THE TASK: Repeat precisely the span of lines below that opens with the line containing "Emerging fruiting body" and closes with the line containing "winter-landscapes-13-600x602", both included.

═══ DATA FOR REVIEW ═══

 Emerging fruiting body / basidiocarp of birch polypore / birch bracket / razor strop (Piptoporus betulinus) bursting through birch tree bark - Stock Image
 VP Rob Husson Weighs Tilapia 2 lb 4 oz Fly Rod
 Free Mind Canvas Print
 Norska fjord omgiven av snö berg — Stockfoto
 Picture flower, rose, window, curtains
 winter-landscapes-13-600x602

═══
═══ DATA FOR REVIEW ═══

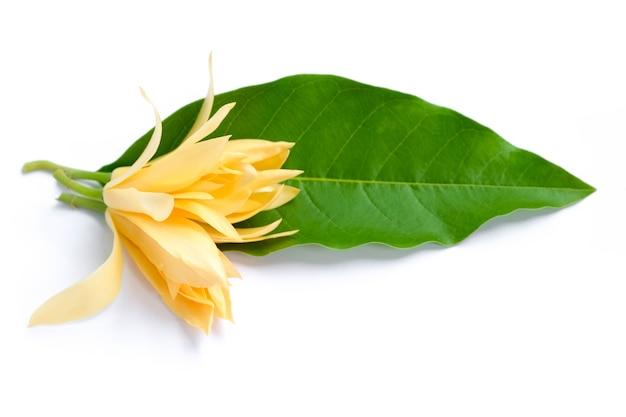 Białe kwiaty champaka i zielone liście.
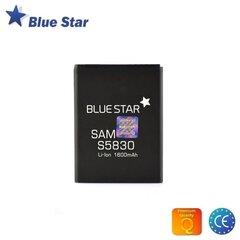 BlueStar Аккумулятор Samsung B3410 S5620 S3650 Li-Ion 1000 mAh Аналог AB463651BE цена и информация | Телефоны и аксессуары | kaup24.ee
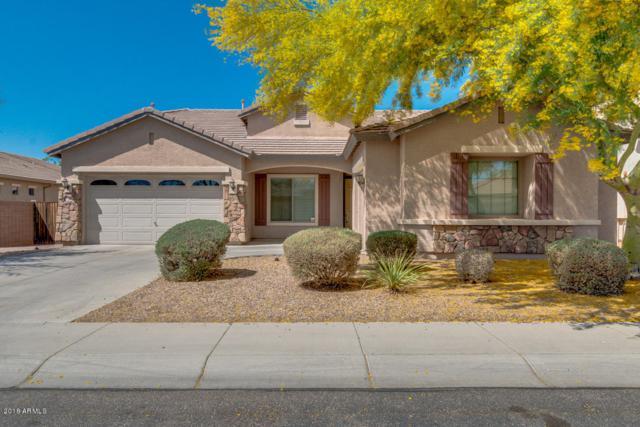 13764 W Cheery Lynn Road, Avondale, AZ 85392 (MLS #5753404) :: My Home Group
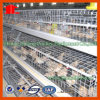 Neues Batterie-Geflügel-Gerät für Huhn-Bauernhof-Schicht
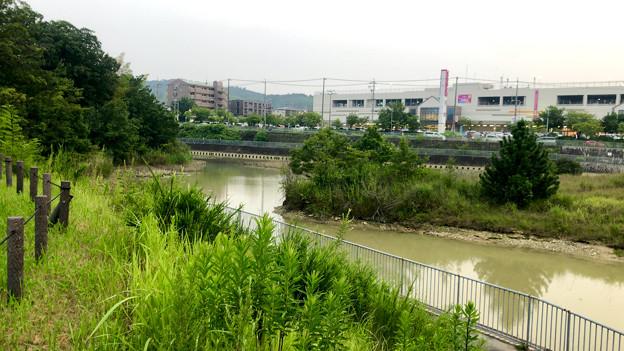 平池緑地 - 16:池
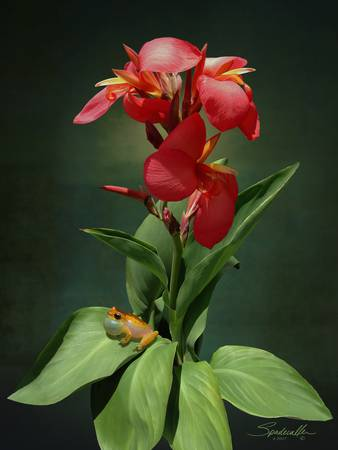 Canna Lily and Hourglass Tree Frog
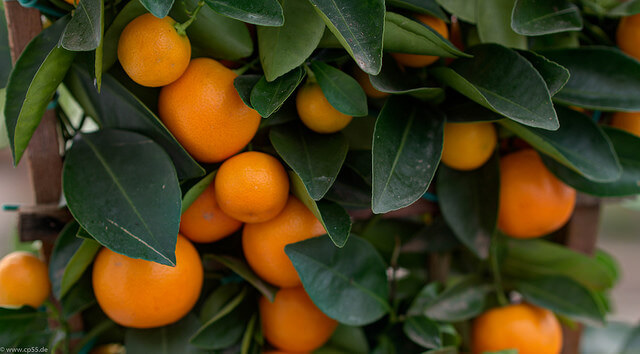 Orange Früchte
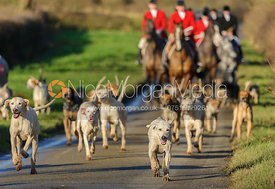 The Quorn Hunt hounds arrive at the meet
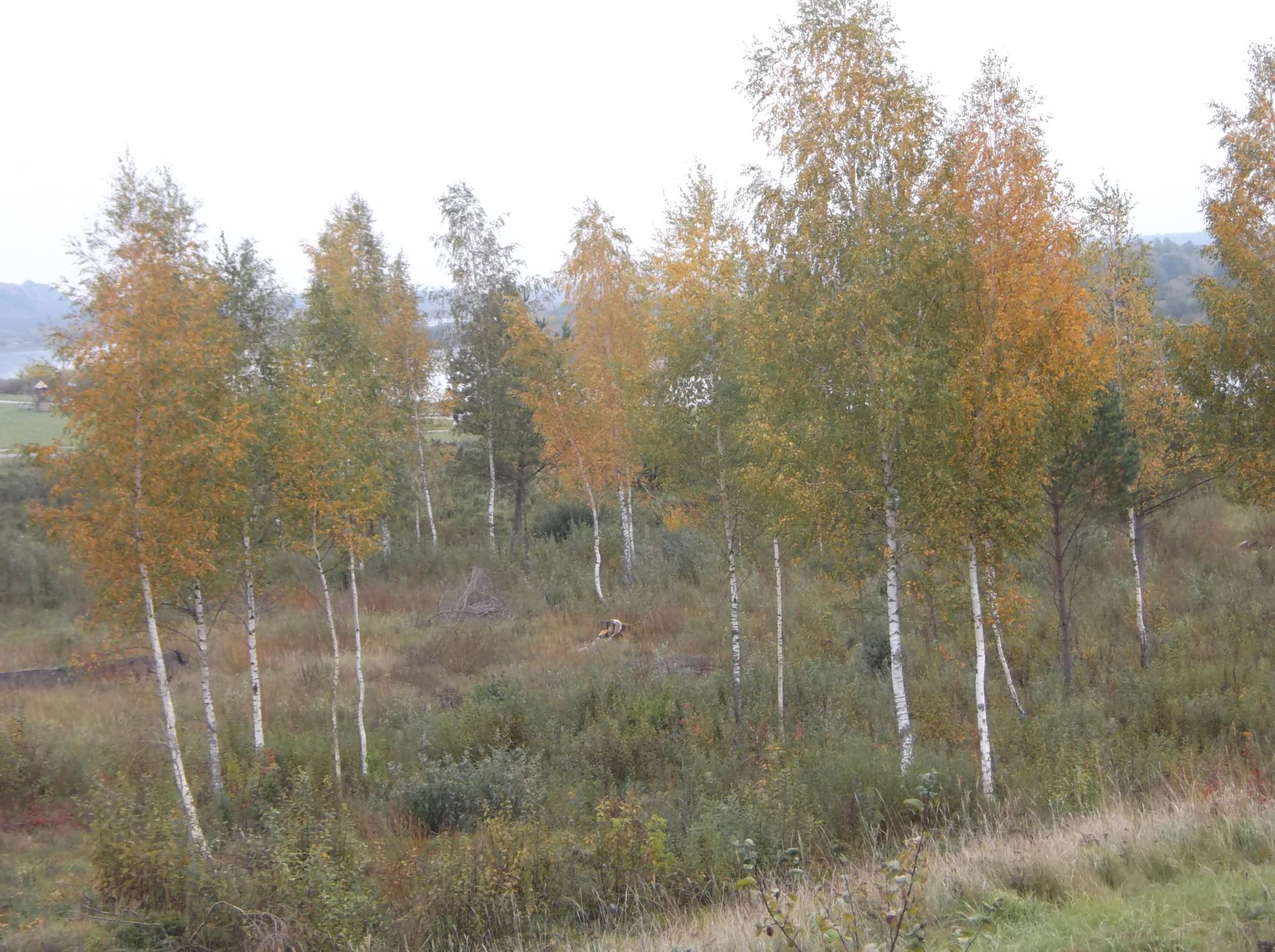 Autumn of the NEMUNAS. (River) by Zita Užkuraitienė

═══
═══ DATA FOR REVIEW ═══

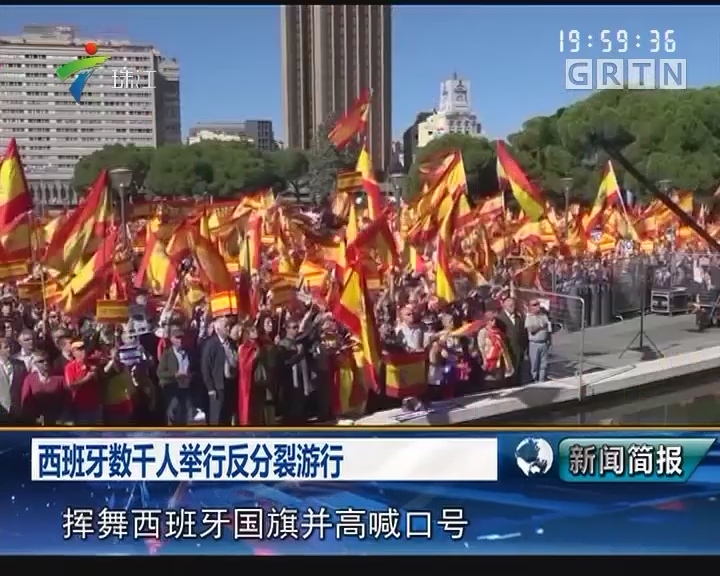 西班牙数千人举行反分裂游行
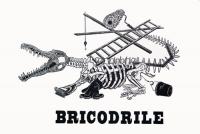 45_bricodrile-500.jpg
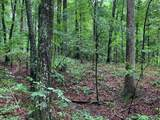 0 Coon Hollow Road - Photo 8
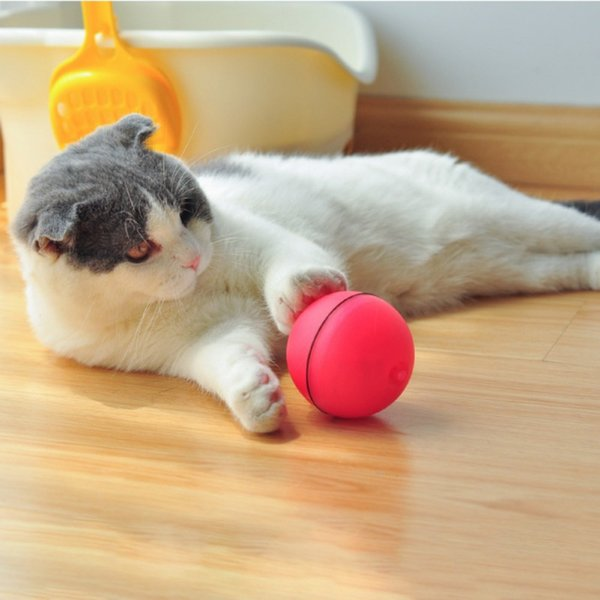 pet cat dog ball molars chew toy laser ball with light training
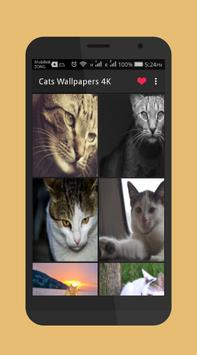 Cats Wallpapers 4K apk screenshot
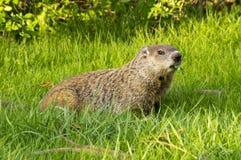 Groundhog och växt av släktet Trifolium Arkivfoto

═══

RESPONSE TO THIS EXERCISE:
 Emerging fruiting body / basidiocarp of birch polypore / birch bracket / razor strop (Piptoporus betulinus) bursting through birch tree bark - Stock Image
 VP Rob Husson Weighs Tilapia 2 lb 4 oz Fly Rod
 Free Mind Canvas Print
 Norska fjord omgiven av snö berg — Stockfoto
 Picture flower, rose, window, curtains
 winter-landscapes-13-600x602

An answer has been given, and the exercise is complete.